In terms of its sensibility, Jarecki's Why We Fight also has much in common with The Battle of San Pietro by John Huston. The gritty 1944 combat doc was shot at the behest of the Pentagon, which then banned the finished film for conveying an antiwar message. The maverick director's response: "Whenever I make a picture that's for war, I hope you take me out and shoot me."
Jarecki, 36, examines the legacy of "politics with bloodshed," as warfare has often been described. "Frank Capra lived in a time of real idealism," he says, during a 2005 interview. "But America as a beacon may have been eclipsed by our role as an empire. Capra would be concerned."
In addition to archival footage, Jarecki employs talking heads to reflect a range of viewpoints, from neocon hawk Richard Perle to peacenik author Gore Vidal - who notes that the country has become "the United States of Amnesia." Members of the Eisenhower family weigh in against runaway militarism.

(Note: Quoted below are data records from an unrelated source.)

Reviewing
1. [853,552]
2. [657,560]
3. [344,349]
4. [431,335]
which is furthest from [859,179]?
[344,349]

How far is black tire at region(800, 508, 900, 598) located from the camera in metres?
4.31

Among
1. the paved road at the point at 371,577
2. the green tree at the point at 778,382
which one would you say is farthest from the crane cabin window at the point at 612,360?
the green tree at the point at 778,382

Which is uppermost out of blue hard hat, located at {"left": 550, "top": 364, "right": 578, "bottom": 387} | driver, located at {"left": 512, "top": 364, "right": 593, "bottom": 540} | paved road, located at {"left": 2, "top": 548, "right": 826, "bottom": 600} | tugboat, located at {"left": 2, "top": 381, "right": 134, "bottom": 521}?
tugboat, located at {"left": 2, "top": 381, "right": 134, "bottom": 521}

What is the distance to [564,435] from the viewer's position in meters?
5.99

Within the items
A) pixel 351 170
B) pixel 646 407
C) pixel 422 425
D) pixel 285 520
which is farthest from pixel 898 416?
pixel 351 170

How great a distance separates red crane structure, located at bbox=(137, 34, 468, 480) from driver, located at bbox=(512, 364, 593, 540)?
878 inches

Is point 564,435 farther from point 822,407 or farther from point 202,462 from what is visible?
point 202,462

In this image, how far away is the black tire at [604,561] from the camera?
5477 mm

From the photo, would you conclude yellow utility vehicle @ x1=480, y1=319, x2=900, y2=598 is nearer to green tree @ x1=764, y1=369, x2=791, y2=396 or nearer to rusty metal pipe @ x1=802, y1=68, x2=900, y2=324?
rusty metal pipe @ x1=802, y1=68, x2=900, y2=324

The emotional core of Why We Fight concerns Wilton Sekzer, whose son Jason was killed in the World Trade Center on 9/11. After Bush linked Saddam to the attacks, this Vietnam vet and former NYPD cop arranged for Jason's name to be inscribed on one of the bombs raining down on Baghdad.

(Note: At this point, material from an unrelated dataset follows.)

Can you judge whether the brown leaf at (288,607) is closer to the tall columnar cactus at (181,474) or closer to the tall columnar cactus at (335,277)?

But Sekzer later acknowledges feeling betrayed when the White House began distancing itself from the spurious suggestion of Iraqi involvement. This proves to be a fortuitous development for a film about jingoism. "I didn't know where it would go when I began the interview with him," says Jarecki, who will answer audience questions at Roxy screenings on Friday and Saturday nights.

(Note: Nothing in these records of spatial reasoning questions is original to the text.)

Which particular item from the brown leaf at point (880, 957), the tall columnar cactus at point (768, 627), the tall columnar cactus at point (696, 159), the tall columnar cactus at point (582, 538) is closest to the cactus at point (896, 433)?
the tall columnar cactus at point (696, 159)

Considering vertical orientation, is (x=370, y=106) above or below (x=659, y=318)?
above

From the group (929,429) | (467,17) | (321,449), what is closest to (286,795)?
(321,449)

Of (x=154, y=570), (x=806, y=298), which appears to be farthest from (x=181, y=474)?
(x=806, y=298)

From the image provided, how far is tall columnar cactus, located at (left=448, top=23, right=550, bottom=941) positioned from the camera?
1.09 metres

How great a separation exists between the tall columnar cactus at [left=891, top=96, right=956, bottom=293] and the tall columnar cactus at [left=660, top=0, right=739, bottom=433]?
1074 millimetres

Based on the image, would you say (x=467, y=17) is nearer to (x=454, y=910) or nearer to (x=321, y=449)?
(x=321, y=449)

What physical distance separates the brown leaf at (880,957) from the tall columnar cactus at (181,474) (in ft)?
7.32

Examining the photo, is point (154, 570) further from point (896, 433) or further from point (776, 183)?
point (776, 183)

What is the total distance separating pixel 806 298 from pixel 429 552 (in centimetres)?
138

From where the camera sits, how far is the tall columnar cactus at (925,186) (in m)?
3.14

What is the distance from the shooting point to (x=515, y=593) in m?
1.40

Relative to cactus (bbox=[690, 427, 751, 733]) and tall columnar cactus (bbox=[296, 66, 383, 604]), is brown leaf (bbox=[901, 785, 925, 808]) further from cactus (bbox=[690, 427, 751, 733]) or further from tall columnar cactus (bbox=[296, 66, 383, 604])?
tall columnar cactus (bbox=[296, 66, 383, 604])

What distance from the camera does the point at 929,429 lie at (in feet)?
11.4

He's likely to offer an unflinching assessment. "The arms industry corrupts the democratic process," Jarecki contends. "Ike sensed a danger to the Republic itself. If we continue to concentrate power in the corporate sector, we'll have one senseless war after another."
Burlington may seem like more of a pacifist Mecca than ever this weekend. After the Fog, another consideration of U.S. conflicts, unspools at City Hall Auditorium for two shows each on Friday and Saturday. Jay Craven's documentary focuses on the experiences of vets, most of them from Vermont. The Peacham filmmaker will be on hand for post-film discussions.
Craven says his latest feature, Disappearances, will play the South by Southwest festival next month in Austin, Texas. The theatrical world premiere is on April 7 at the Essex Cinemas, where the gala crowd will include lead actor Kris Kristofferson. He portrays a down- at-the-heels Northeast Kingdom farmer smuggling whiskey across the Canadian border during Prohibition. For information, visit http://www.disappearancesmovie.com or call 592-3190.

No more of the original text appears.